Lease contracts: in the mechanism, private companies lease facilities are assumed to be responsible for operation, maintenance, upgrade and even replacement of capital assets. The PPPs form is used extensively in both public and commercial areas. For example, state government leases development rights for land to private sector so that private firms could build station [12] .

4.2. Public-Private Joint Ventures:

Public-private joint venture is another PPPs form that often used in countries where privatization policies require government agencies to share stock with private firms. It is also an effective tool government use to privatize state-owned operations. Besides, there are some cases, government firms want to have public-private joint venture because they need private firms help them with problems/ issues that them cannot deal by themselves.

4.3. Build-Operate-Transfer Agreements:

Government use build-operate-transfer agreements when they want to buy or lease completed facilities financed and constructed by private companies after the private companies get their investment back as well as make benefit from their investment. For example, a United State private company provides building, operation, maintenance for a waste-water treatment to a local area. After a period of time, the private company gets their investment recovered and they also get profit. Then, the private company might want to transfer its ownership to local/ municipal government [13] .

4.4. Passive Public Investment:

In the mechanism, government invest in public sector (loans, grants, below market interest rate, etc.) in order to encourage public firms participate in public programs/ projects that are constructed for public benefit such as economics development, subsidy for purchase services, housing for low income people. The advantage of the PPPs for is that, thanks to the state incentives, private companies can reduce cost and risks as well. Besides, government agencies also get benefit because the private sector have comparative advantage in producing and providing products or services. The disadvantage of the mechanism is that both government and private can misuse the incentives. So it is very necessary to have a careful monitor and transparent management system. For example, in India, there is ubiquitous cooperation between government and private sectors in which private housing companies provide low-cost housing to low-income people effectively with support from local regulatory authorities.

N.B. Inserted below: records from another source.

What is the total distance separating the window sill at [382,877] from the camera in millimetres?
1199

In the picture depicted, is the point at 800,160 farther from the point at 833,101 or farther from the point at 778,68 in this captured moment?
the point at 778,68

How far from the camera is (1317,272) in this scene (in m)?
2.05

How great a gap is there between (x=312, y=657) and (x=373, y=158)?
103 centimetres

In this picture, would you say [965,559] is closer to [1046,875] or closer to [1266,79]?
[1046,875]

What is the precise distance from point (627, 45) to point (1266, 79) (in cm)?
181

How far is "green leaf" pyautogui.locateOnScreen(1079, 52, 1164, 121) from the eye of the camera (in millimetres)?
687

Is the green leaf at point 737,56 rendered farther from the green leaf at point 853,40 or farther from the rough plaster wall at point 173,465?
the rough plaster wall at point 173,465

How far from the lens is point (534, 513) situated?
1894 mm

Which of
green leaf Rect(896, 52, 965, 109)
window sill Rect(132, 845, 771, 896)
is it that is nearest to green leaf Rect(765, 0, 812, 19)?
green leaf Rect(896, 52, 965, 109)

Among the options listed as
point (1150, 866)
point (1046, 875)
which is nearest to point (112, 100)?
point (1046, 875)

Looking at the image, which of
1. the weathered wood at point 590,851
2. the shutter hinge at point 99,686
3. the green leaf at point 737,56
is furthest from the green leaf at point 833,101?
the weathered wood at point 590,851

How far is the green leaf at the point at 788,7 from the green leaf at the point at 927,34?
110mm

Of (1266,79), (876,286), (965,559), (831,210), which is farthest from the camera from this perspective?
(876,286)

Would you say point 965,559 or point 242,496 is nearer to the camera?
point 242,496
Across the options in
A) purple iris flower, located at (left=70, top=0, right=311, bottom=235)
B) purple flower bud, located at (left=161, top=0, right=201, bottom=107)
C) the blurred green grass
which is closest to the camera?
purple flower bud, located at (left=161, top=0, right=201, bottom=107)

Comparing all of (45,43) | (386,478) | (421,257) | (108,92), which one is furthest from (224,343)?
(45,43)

4.5. Delegating Responsibility for Services or Infrastructure to the Private Sector:

This mechanism is increasingly used when states want to enhance the participation of private sector into public benefit such as environment, health, security, etc. The PPPs is done through mandatory and regulatory that simply require private sector to involve and follow. For example, private firms are required to invest in facilities and equipment that help protect environment by reducing emission to air. The Clean Air Act, the Resource Conservation and Recovery Act, and many state and local environmental regulations are supposed to protect environment by asking and forcing private firms involve in [14] .

4.6. Voluntary or Informal Public-Private Cooperation:

There is a trend of increasing voluntary activities in which private sector volunteer in public programs, and projects in order to address social issues and find the ways to deal with the issues as well as improve products and services quality. Participants in PPPs include UNICEFF, Agriculture and Development, World Vision, etc.